**RECORD EXTRACTS**
-------------------------

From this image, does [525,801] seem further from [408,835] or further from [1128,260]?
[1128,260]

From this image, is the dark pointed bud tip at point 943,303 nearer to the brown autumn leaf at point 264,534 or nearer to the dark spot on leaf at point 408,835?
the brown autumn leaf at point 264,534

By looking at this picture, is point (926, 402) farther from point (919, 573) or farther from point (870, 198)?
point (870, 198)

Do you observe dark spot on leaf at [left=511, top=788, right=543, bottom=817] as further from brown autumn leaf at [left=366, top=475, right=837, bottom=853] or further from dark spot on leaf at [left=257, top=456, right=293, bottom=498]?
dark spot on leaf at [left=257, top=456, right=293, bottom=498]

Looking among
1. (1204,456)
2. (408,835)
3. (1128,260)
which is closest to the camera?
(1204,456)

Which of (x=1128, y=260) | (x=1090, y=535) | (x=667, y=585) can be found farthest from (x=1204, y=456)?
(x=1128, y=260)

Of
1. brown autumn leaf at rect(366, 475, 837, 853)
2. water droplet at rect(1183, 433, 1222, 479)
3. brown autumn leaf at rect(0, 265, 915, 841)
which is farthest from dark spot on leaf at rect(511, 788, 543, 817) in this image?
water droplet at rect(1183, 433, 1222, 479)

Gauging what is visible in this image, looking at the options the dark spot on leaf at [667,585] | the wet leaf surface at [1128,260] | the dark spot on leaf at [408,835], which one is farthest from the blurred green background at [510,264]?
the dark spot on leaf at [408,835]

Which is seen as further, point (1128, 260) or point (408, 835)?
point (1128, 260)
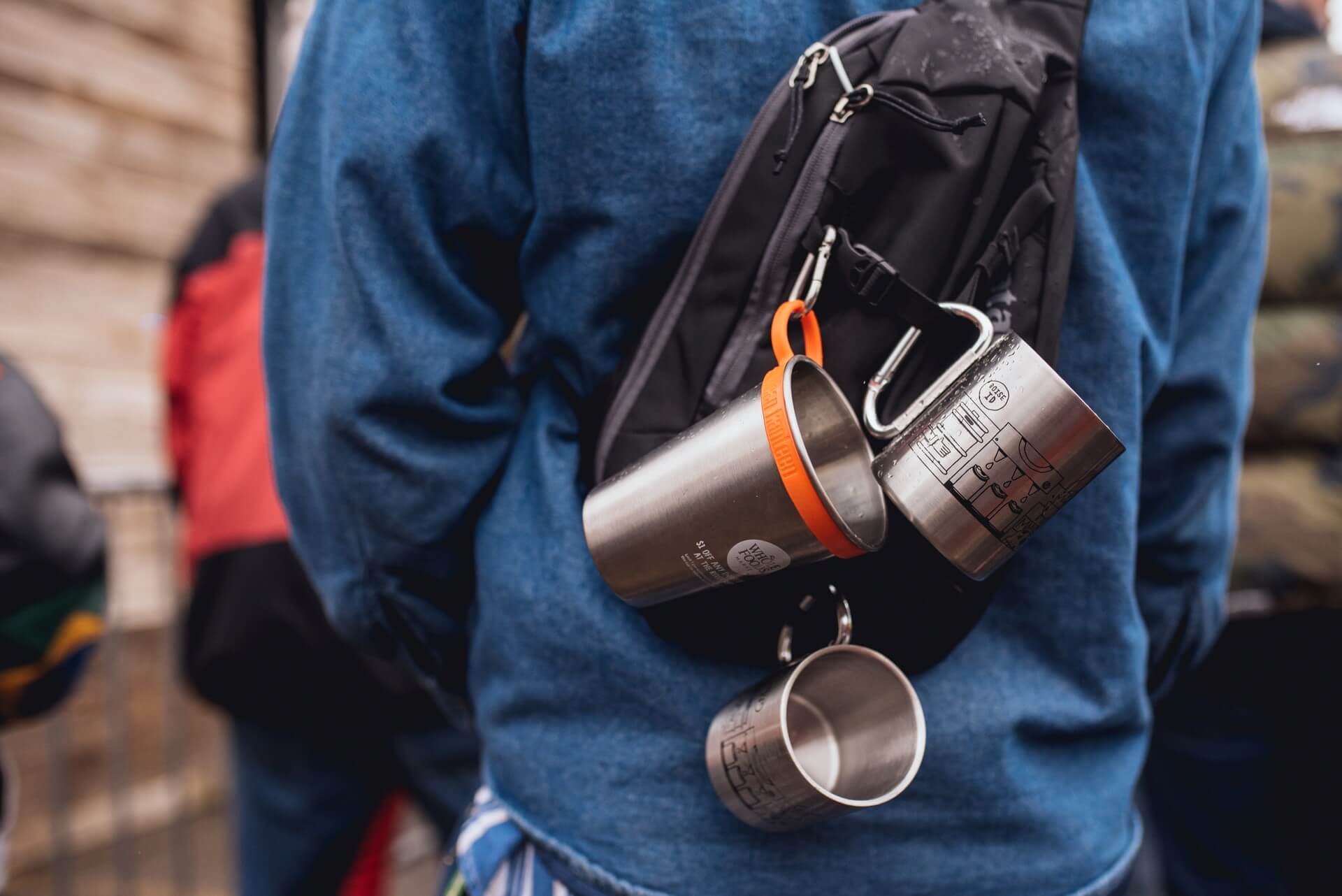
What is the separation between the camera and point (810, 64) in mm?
887

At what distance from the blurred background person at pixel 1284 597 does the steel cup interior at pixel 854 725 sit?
4.56ft

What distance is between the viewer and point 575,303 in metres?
1.01

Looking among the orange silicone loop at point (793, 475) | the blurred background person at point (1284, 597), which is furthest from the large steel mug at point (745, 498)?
the blurred background person at point (1284, 597)

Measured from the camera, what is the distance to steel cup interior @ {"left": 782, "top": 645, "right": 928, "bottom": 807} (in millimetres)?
874

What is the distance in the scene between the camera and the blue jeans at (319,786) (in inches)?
78.5

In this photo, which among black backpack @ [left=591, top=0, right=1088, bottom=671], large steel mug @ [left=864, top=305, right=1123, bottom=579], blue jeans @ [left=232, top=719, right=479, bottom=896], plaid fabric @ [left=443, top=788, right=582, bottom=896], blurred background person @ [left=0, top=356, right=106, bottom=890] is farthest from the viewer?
blue jeans @ [left=232, top=719, right=479, bottom=896]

-------------------------

**TASK**
Lay out the data from the line containing "In this photo, which" through the end as a Markdown table with the columns Row and Line. Include both end lines and omit blank lines.

**THE OUTPUT**
| Row | Line |
|---|---|
| 1 | In this photo, which among black backpack @ [left=591, top=0, right=1088, bottom=671], large steel mug @ [left=864, top=305, right=1123, bottom=579], blue jeans @ [left=232, top=719, right=479, bottom=896], plaid fabric @ [left=443, top=788, right=582, bottom=896], blurred background person @ [left=0, top=356, right=106, bottom=890] is farthest from the viewer? |
| 2 | blue jeans @ [left=232, top=719, right=479, bottom=896] |